Huawei's thinking is clear: use cloud capabilities to lower the threshold of robot intelligence. In the past, robot manufacturers had to develop their own algorithms, train models, and build simulation environments, which was costly and time - consuming. Now, they can directly use Huawei Cloud's platform to complete the entire process from data to training and deployment in one stop. Robot manufacturers only need to focus on making good hardware bodies and implementing scenarios.

On the day of the product launch, more than 20 enterprises, including Youibot and Huayan Robotics, announced that they would be the first to join the CloudRobo platform. Huawei also simultaneously launched the ecological cooperation plan of "One Hundred Models, One Thousand Forms, Cloud - based Win - win". Combining Huawei's layout in Ascend chips, industrial software, 5G networks, etc., CloudRobo is essentially building an embodied intelligence infrastructure that coordinates the "end - edge - cloud".

Tencent has chosen a lighter approach. Tencent Robotics X Lab participated in the exhibition with a complete technology matrix for the first time, launched the Tairos Embodied Intelligence Open Platform, open - sourced the HY - Embodied series of the Hunyuan Embodied Large Model, and also demonstrated the robot body interconnection technology RoboFusion.

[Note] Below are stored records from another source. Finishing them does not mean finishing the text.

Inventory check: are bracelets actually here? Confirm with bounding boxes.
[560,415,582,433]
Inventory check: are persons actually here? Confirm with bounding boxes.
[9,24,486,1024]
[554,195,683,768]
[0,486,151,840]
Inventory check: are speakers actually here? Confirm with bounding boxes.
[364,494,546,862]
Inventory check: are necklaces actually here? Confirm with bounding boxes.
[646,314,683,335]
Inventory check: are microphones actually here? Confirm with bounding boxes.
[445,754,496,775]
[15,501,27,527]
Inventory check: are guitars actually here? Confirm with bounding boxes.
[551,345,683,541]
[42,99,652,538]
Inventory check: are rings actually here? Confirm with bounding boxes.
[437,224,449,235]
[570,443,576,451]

Zhu Yajuan, the person in charge of the Tairos product ecosystem at Tencent Robotics X, said on - site that Tencent positions itself as an "indispensable titanium screw" in the robot industry. It does not manufacture robot bodies but focuses on software and cloud services. This statement is quite interesting. It not only acknowledges its boundary of not making hardware but also emphasizes its core value at the system level.

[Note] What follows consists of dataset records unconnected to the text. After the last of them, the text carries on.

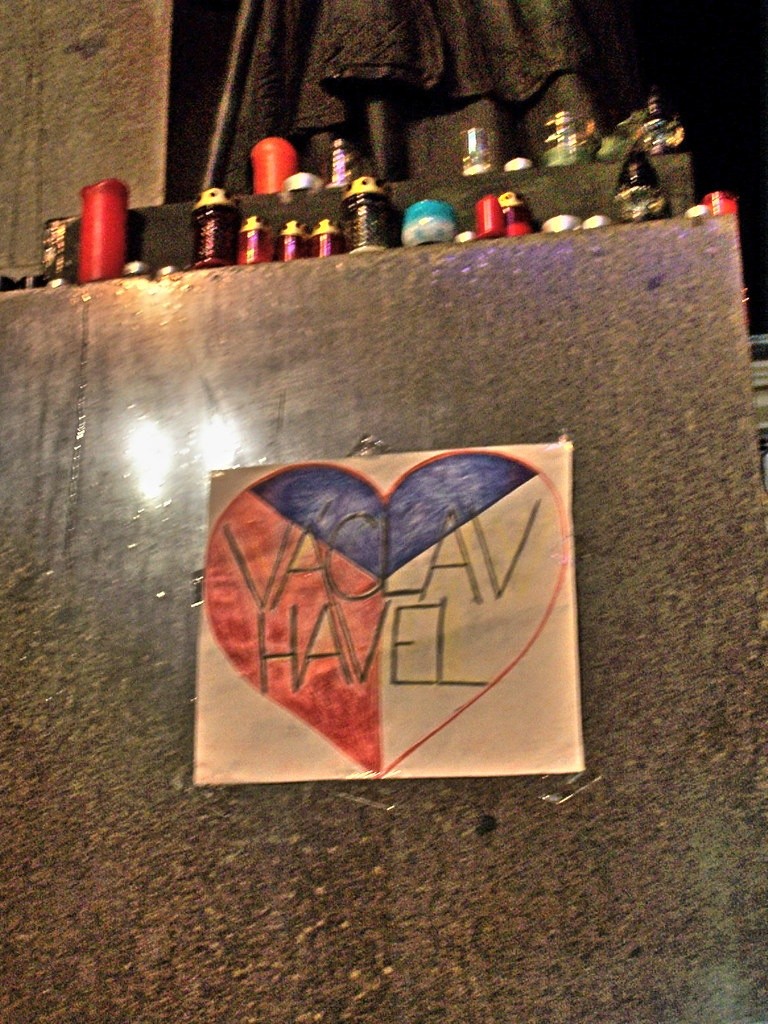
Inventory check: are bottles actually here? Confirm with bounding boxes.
[278,220,305,264]
[498,192,532,236]
[191,189,237,270]
[239,215,273,265]
[340,176,392,254]
[310,219,344,258]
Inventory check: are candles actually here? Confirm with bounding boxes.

Specifically, the Hunyuan Embodied Large Model solves the problem of "understanding and thinking" for robots, enabling robots to understand the environment, understand instructions, and plan tasks autonomously. The Tairos platform solves the problem of development efficiency by providing a standardized toolchain. RoboFusion solves the problem of interconnection between different robots. The combination of these three constitutes Tencent's solution for the robot brain.

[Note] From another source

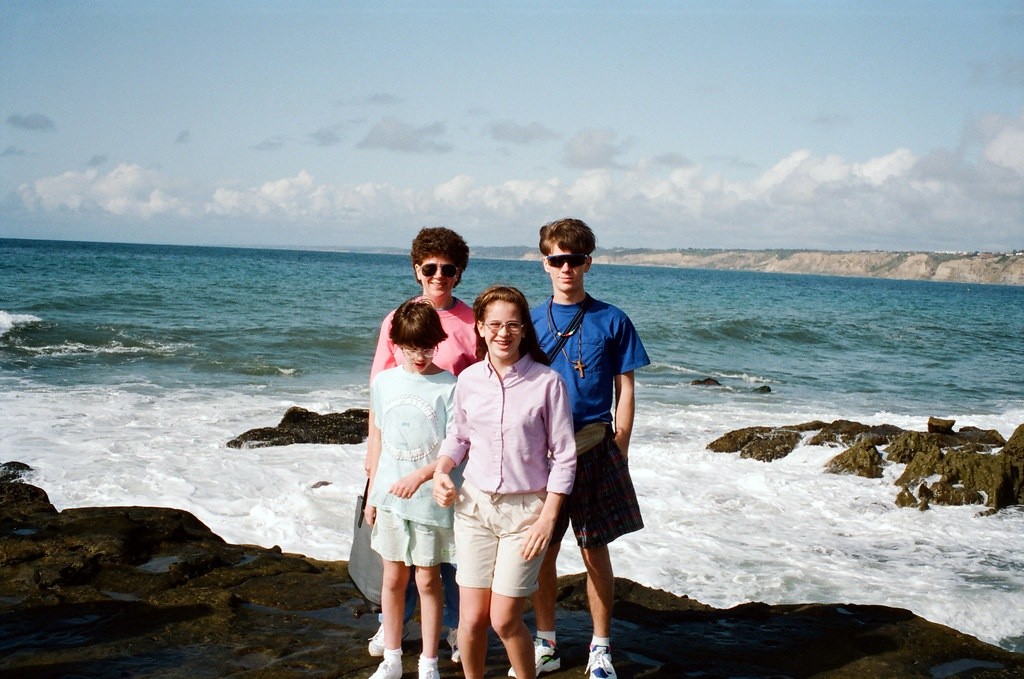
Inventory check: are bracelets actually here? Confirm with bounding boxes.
[432,470,447,474]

Baidu has taken the path of "data + model + infrastructure". At the Create 2026 Baidu AI Developer Conference in May, Baidu Smart Cloud clearly stated that it would increase investment in three aspects: AI Infra infrastructure, scenario connection, and industry standard construction. In April before that, Baidu had already jointly launched the "Embodied Intelligence Data Supermarket" with several robot companies, building a hierarchical data labeling system.

In terms of investment, Baidu also has a deep layout. Baidu was involved in the 1 - billion - yuan Series B financing of Zhipingfang and the 700 - million - yuan Series A financing of the Beijing Humanoid Robot Innovation Center. Baidu's logic is to bind hardware companies with the capabilities of the Wenxin Large Model to complete the closed - loop of AI from the virtual world to the physical world.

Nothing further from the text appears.